Extracting data from RB posts is a challenge, mainly due to the heterogeneous pattern of journals entries by the bloggers, as previously explained. Also regarding RB further improvements, it will be useful to allow its data to be mined by integrating features like its Twitter app with tools like CrowdoMeter [46],[47], improving the categorization of the citations in RB posts, and integrating other tools to promote a joint effort with the scientific community. Additionally, it would be informative to deeper evaluate the regional patterns observed between languages, allowing comparisons in scientific communication among different cultures.

The emergence and rise of more recent online technologies and services based in social media tools such as Twitter may mean that blogs, one of the oldest digital platforms, are losing ground in numbers. We believe that blogging is still an important way to give visibility to science in a more complete and detailed format. It can offer an alternative view of science, one that is more transparent, comprehensive, and comprehensible, while increasing interest, usage and reach of scientific publications; it continues to hold an important place among other new technologies. Platforms like RB not only spread but also record and index published research, as well as having an important social function by bringing restricted publications of science to the general public.

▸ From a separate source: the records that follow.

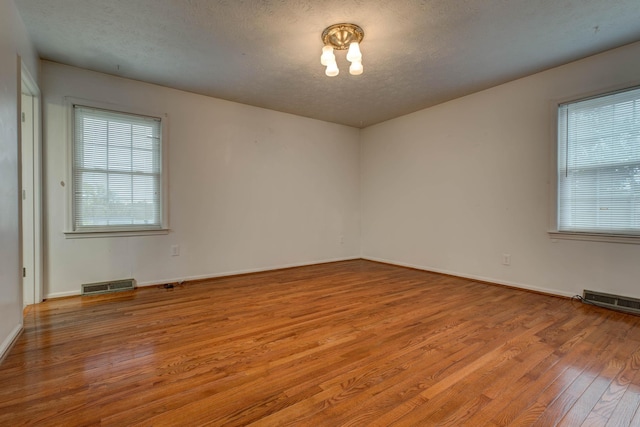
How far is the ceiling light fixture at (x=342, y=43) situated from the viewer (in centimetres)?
254

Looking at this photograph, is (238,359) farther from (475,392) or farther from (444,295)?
(444,295)

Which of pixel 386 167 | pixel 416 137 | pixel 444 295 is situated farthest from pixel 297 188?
pixel 444 295

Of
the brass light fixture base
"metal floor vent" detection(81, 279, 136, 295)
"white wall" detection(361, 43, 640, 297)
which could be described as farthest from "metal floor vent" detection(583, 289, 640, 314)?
"metal floor vent" detection(81, 279, 136, 295)

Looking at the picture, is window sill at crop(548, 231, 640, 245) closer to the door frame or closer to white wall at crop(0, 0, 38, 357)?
white wall at crop(0, 0, 38, 357)

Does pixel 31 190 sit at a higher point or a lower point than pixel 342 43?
lower

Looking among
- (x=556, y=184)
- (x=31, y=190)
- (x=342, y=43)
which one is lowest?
(x=31, y=190)

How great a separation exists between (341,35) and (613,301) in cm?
365

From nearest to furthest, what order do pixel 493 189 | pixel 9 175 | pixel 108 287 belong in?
pixel 9 175 < pixel 108 287 < pixel 493 189

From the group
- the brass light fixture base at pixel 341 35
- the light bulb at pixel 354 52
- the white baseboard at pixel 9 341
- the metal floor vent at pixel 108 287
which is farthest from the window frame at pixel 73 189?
the light bulb at pixel 354 52

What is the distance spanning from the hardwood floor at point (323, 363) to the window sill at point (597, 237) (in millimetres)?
715

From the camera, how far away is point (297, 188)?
16.6 ft

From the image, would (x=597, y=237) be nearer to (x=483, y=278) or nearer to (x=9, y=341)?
(x=483, y=278)

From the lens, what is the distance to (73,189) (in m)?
3.35

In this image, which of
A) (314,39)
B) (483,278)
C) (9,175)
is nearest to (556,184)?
(483,278)
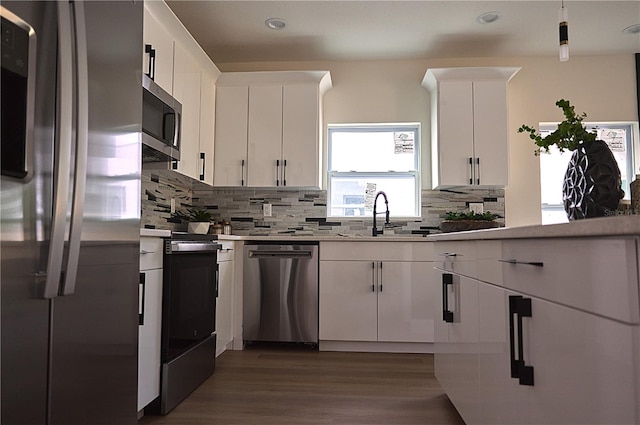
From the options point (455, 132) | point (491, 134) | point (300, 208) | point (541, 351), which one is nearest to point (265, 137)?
point (300, 208)

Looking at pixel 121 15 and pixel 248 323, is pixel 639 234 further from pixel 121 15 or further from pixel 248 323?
pixel 248 323

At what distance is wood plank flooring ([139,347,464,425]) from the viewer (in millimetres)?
2326

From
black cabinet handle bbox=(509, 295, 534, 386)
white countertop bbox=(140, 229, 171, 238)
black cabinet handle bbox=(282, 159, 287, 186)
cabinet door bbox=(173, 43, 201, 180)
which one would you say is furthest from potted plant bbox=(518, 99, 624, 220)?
black cabinet handle bbox=(282, 159, 287, 186)

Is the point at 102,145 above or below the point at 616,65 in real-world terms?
below

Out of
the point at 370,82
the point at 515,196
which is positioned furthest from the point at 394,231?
the point at 370,82

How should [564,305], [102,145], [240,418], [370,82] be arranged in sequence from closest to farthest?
[564,305] → [102,145] → [240,418] → [370,82]

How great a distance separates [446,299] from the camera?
239cm

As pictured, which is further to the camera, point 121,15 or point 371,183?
point 371,183

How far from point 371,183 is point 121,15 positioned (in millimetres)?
3327

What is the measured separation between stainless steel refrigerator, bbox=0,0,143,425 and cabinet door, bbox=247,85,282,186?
2.72 m

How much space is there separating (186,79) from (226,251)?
1.31 metres

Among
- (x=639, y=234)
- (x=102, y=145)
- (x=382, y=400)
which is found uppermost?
(x=102, y=145)

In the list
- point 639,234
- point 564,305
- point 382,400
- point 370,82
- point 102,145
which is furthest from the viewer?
point 370,82

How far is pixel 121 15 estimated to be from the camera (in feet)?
4.73
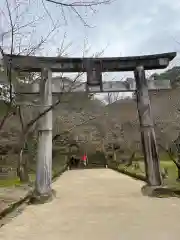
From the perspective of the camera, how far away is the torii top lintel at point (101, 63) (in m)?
10.9

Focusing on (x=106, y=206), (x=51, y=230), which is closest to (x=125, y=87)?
(x=106, y=206)

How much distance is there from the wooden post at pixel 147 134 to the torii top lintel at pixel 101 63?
13.3 inches

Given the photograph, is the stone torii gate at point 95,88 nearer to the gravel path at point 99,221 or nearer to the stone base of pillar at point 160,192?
the stone base of pillar at point 160,192

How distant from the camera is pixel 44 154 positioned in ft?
33.2

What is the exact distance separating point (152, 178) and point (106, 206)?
7.76ft

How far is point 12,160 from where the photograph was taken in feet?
84.7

Also, it points to a new path of scientific information spreading. The previous (and somehow still ongoing) path was: 1) scientific data published in traditional scientific journals; 2) press releases; 3) scientific data divulged (not always accurate) in the mass media. An important new ongoing path is: 1) scientific data published in traditional scientific journals and also in open access scientific journals; 2) peer-reviewed posts published in science blogs, which provides updated and accurate scientific information in more accessible language to a non-scientific public. Considering this, it would be a relevant challenge to develop and/or improve new metrics related to tools like RB in order to better evaluate its effective contribution to scientific information reach.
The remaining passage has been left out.